[SELECTED EXCERPT]
- Opening Delimiter -

Grieving mother of murdered LA officer blames George Gascon for the death of her son and partner

Grieving mother of murdered LA officer blames George Gascon for the death of her son and partner

The grieving mother of a fallen Los Angeles police officer killed earlier this week criticized Los Angeles County District Attorney George Gascon’s woke policies, stating that her son would be alive today if the suspect had not been back on the streets.

Olga Garcia, the mother of slain El Monte Police Officer Joseph Anthony Santana, 31, and his colleague Cpl. Michael Domingo Paredes, 42, were killed in a motel gunfight in suburban Los Angeles on Tuesday afternoon.

‘I blame the death of my son and his partner on Gascón,’ Garcia said through tears at a news conference Friday outside police headquarters, Spectrum1 News reported.

 ‘Gascón will never know how I feel. Gascón will never know how he destroyed our families. He won’t know how his { Santana’s]children feel,’ Garcia said, in part.’

On Tuesday afternoon, both officers were responding to a stabbing report at a motel in El Monte, California.

At the time of the incident, Justin William Flores, 35, a gang member, was on probation for a prior weapons charge.

Flores shot himself during the shootout.

Flores received the illegal weapon penalty in 2021 as part of a light plea deal made achievable by the local DA’s liberal prosecution laws.

During a FOX News interview, Garcia called out Gascon saying he has ‘insane ideas about giving criminals a slap (on) the hand.’

 ‘We need death row and three-strikes law to come back. We need to enforce our laws so more police officers don’t die,’ she said.

Garcia spoke of her frustration with the system and claimed that her son and his partner would still be alive and if the serial criminal killer wasn’t back out on the streets.

‘Gascon is just letting all these criminals out and they just keep doing one crime after the other,’ Garcia said, in part. ‘That guy should have been in jail.’

She added: ‘Los Angeles District Attorney George Gascón gives criminals more rights than police officers.’

Gascon’s office told Fox News that Flores didn’t have a ‘documented history of violence’ when he was sentenced.

According to sources from the DA’s office, Flores would have likely been handed a sentence of up to three years in prison if he was prosecuted in February 2021, the news outlet reported.

‘The sentence he received in the firearm case was consistent with case resolutions and the nature of the offense,’ the statement said.

What happened next remains unclear, but a source familiar with the matter said the officers, El Monte Police Cpl. Michael Paredes and Officer Joseph Santana, came under fire after knocking on a door to one of the motel’s rooms.

El Monte Police Cpl. Michael Paredes and Officer Joseph Santana died in the shootout, which cops said occurred just after 4:30 pm local time.

- Closing Delimiter -

[MATERIAL PROVIDED]
- Opening Delimiter -

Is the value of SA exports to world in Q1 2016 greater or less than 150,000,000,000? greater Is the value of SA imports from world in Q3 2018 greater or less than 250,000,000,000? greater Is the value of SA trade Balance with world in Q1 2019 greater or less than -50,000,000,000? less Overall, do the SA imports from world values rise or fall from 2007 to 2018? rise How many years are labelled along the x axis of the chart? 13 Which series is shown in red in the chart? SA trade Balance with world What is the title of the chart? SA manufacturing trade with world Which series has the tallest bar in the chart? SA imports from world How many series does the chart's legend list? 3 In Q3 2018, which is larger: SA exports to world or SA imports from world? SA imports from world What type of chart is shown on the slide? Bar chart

- Closing Delimiter -

[EXERCISE SET]
- A) Please copy verbatim from the news article on the El Monte police shooting, starting with "What happened next" and going on through "the motel’s rooms.".
- B) In the news article on the El Monte police shooting, what were the two officers responding to on Tuesday afternoon?
- C) Continue the news article on the El Monte police shooting from its last sentence.

[RESULTS]
- A)
What happened next remains unclear, but a source familiar with the matter said the officers, El Monte Police Cpl. Michael Paredes and Officer Joseph Santana, came under fire after knocking on a door to one of the motel’s rooms.

- B) A stabbing report at a motel in El Monte, California.

- C)
It has since been revealed that Flores possessed a lengthy rap sheet for offenses stretching back more than a decade at the time of the shooting, and had been prohibited from carrying a gun since 2011.

The case has subsequently sparked outrage, with many criticizing Los Angeles‘ district attorney George Gascon for woke policies that saw Flores out of jail at the time of the shooting.

Last year, Flores – already on parole for  pleaded guilty to being a felon in possession of a firearm, a felony charge that law enforcement sources said should have sent him back to prison for a minimum of three years.

However, because of Gascon – who was sworn into office in late 2020 as part of a wave of woke prosecutors who vowed to seek alternatives to incarceration – he received the bare minimum sentence of two years probation, and 20 days’ jail time.

The plea deal also saw prosecutors drop drug charges against Flores, who was accused of possessing methamphetamine, as well as ammunition for the illegal handgun.

Flores served the 20 days in early 2021, and was out on the street by February of that year, court records reveal.

What’s more, the day before the shooting, Flores was requested by his parole officer to appear in court due to a probation violation incurred after his girlfriend reported he had assaulted her last week,

Flores, however, was not taken into custody.

The hearing was set for June 27, court records show.

Asked why Flores wasn’t arrested on the violation Wednesday, a spokesperson for the Los Angeles County Probation Department told DailyMail.com the agency was ‘currently investigating the matter further.’

The sentence is in accordance with the policies of Gascon, who has been vocal about his belief that the criminal justice system needs to focus more on intervention and rehabilitation than incarceration, blasting ‘tough on crime’ policies as racist and a failure.

He was was recently taken to task by a state appeals court over his refusal to prosecute three-strike cases, a law that seeks to impose harsher sentences on individuals who have been convicted of certain felonies three times.

The law allowed Flores – who was facing his third strike – to plead no contest and receive a light sentence despite having a previous gun strike on his criminal record.

Flores’ first strike stems from a conviction for burglarizing his grandparent’s home more than a decade ago.

Sources in the district attorney’s office told Fox News that if Flores had been prosecuted prior to Gascon’s implementation of the policy in February 2021, he would likely have been hit with the full three years for the gun charge.

When asked about the sentence Wednesday, Gascon’s office defended the decision not to hand Flores a harsher sentence.

‘The sentence he received in the firearm case was consistent with case resolutions for this type of offense given his criminal history and the nature of the offense,’ a spokesperson said in a statement.

‘At the time the court sentenced him, Mr. Flores did not have a documented history of violence.’

Flores previously served two prison stints for burglary and car theft, and had been barred from carrying a gun since 2011.

Meanwhile, law enforcement sources told NBC that the Flores was so notorious in the neighborhood, that at least one of the two slain officers would have likely recognized Flores on sight and by name.   

Gascon has since been slammed as ‘radical’ and ‘soft on crime‘ by conservatives and fed-up liberals for the oversight.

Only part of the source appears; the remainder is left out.